=== INSTRUCTIONS TO FOLLOW ===
Copy the items from the start down to and including the line containing "Answer: pixel 654", changing "camera" to "viewer" and keeping everything else the same.

=== DATA ===
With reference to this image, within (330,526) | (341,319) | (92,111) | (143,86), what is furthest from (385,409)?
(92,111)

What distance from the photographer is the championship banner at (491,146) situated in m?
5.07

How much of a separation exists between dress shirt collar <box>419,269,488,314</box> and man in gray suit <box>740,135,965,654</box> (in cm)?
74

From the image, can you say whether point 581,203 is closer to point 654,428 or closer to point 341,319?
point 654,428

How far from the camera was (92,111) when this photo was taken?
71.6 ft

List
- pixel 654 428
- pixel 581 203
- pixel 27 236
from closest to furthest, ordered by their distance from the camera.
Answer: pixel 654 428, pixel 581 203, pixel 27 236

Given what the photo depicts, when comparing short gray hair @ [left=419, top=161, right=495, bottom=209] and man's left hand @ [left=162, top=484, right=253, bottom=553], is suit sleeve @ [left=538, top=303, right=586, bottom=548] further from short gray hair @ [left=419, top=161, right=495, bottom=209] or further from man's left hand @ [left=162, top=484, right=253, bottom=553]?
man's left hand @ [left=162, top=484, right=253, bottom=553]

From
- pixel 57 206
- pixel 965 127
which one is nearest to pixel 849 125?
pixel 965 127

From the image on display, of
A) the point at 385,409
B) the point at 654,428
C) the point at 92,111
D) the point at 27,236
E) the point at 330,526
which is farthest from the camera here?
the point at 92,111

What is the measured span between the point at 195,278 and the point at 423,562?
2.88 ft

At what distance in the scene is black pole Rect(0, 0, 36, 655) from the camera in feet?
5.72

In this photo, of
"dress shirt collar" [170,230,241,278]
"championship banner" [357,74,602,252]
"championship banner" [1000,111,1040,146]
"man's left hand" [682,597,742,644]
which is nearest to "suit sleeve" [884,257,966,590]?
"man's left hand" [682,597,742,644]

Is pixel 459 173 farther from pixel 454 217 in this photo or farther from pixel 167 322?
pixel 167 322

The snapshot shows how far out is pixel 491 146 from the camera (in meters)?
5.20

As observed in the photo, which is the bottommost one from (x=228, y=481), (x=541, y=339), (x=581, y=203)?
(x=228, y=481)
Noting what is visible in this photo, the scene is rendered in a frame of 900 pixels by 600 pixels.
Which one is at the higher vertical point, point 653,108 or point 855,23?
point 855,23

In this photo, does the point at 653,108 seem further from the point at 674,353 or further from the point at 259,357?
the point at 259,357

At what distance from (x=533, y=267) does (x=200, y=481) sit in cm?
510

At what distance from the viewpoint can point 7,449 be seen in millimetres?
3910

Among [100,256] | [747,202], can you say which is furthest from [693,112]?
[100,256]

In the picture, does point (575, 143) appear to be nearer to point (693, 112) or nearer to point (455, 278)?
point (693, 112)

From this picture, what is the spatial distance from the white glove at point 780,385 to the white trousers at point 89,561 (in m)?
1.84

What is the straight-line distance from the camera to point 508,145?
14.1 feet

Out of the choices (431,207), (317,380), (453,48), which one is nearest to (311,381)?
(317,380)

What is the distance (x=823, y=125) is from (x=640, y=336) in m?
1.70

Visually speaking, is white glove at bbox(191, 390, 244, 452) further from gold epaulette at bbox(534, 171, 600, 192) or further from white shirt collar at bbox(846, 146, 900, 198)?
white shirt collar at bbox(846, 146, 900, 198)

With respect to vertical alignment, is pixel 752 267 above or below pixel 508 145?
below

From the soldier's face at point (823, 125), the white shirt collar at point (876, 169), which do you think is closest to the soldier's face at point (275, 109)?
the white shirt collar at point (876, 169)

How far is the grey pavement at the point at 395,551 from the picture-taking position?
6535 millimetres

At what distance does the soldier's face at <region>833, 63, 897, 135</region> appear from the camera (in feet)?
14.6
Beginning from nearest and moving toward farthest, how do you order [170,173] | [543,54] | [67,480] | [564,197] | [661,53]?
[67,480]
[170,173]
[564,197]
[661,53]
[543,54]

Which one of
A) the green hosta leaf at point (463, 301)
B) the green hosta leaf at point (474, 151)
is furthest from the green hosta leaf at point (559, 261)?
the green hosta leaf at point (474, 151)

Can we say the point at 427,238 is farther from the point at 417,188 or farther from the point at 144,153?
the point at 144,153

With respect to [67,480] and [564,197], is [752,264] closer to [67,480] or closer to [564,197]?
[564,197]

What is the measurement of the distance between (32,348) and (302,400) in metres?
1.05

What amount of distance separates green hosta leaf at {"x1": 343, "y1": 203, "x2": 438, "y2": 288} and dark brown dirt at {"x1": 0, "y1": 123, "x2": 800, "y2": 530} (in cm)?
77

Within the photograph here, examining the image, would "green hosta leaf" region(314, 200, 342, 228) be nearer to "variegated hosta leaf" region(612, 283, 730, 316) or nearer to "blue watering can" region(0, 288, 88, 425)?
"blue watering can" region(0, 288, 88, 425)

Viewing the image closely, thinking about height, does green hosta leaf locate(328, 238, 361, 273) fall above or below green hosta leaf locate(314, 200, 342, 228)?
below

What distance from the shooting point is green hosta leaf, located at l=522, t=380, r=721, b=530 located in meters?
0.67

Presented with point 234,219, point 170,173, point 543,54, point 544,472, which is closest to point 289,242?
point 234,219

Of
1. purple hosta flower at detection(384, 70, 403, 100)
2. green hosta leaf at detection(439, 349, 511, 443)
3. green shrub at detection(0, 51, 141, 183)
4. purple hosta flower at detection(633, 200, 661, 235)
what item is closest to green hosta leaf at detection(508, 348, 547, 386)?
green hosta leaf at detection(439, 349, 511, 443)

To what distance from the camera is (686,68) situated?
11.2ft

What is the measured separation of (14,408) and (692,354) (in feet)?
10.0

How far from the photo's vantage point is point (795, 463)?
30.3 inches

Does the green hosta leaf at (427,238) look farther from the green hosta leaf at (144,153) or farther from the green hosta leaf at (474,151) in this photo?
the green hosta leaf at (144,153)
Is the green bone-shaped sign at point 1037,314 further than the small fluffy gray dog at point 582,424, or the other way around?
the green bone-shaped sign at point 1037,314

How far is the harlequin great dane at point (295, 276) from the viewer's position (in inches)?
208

=== SOLUTION TO THE PROBLEM ===
With reference to this image, within (330,526) | (341,319) | (92,111) | (143,86), what is furthest from (385,409)?
(92,111)

What distance from the photographer is the championship banner at (491,146) situated in m?
5.07

How much of a separation exists between dress shirt collar <box>419,269,488,314</box> and man in gray suit <box>740,135,965,654</box> (in cm)?
74

From the image, can you say whether point 581,203 is closer to point 654,428 or closer to point 341,319?
point 654,428

How far from the viewer was (92,111) when this photo was taken?
71.6 ft

List
- pixel 654 428
- pixel 581 203
- pixel 27 236
from closest to furthest, ordered by their distance from the viewer.
Answer: pixel 654 428, pixel 581 203, pixel 27 236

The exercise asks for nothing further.